The announcement, which was made in a statement this morning to the German stock exchange, comes despite initial reports of a positive showing at Drupa in a statement made in June and defies KBA's expected earning of €62.3m (£49.5m).
In the statement, KBA said that the increase in sheetfed orders anticipated following "a sizeable volume of contracts negotiated at Drupa" had failed to materialise as printers struggled to raise money to support the deals.
The profit warning comes just over a month after the group president and CEO Albrecht Bolza-Schünemann said the pre-tax profit target of last year's €62.3m posed "something of a challenge" but added that he saw "no reason to lower our sights".
Christian Knapp, managing director of KBA UK, said that although the UK market mirrors the rest of Europe, the UK division went to Drupa with lower expectations.
"We went with a more cautious approach, he said.

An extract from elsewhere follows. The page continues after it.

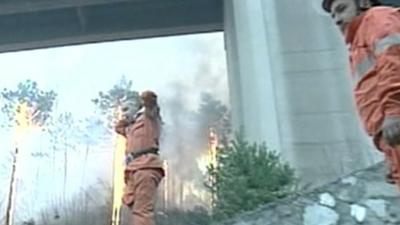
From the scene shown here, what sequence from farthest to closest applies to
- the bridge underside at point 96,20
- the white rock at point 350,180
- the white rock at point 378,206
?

The strengthening of the euro against the pound had put pressure on prices for our UK customers with increases of about 20%."
He also said that he was optimistic about the future: "A decision to delay buying a new press does not mean that the press does not have to be bought.
"When the tide turns there will be a lot of pent-up demand which in turn will translate into sales."
KBA shares were down nearly 13% on the news on the Xetra exchange, trading at €11.90 (£9.52) at 10.22am BST.
The news comes just days after rival Heidelberg announced it was restructuring its UK division and closing its Leeds site to reflect the changing face of the UK print industry.